Finding a New Pace on the California Zephyr

As children, adults remind us to enjoy it now, because life speeds up the older we get. The days are long, but the years are short, they’d say. Eventually, we begin to experience it for ourselves. We forget moments. We frame our memories by decades. Anxiety delivered by the pace of it all.

A recent train trip from San Francisco to Chicago shifted things for me. At the nudge of a new friend, I cancelled my return flight from California to Boston in exchange for a long way round. I would board Amtrak’s California Zephyr and trade a six-hour return above the land for a 52-hour journey across it.

I found myself battling the operating system postmodern society seems to run in us all. At 44 years of age, I’d become adept at grabbing onto the progress of our times: mobility and technology. A six-hour flight would free me up. A 52-hour journey? I don’t have time for that.

Traveling through the Sierra Nevadas and the Colorado Rockies on over 100-year-old technology sans internet and a broken iPhone turned out to be the perfect prescription. The opposite of losing 46 hours, I gained them back. An eternity of open space and time to examine cloud formations once again. To hear the laughter of strangers, and the sounds of my own thoughts. In solitude with my camera, I would record fresh landscapes as new memories at a beautifully slow pace.

Our culture has become adept at convincing us that the more time we save, the more we have.

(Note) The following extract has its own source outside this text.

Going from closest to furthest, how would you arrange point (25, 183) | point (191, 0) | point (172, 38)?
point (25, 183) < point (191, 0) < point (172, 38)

This time-warp isn’t true. Staying active and busy builds memories, but they’re most remembered when we stay present. Details are preserved and experiences recalled more vividly, giving us the sensation of time passing slowly. Choosing to warp-time through speed and progress doesn’t work. It only causes the sensation of life passing by as our recollections fade. If you’re unsure of this, leave the keys and take a walk. See how time slows and more details come into view.

If I could convince you to take the long way home, to choose paths that take more time, I believe you’ll start to notice the white fluffy clouds again, making the days and the years longer.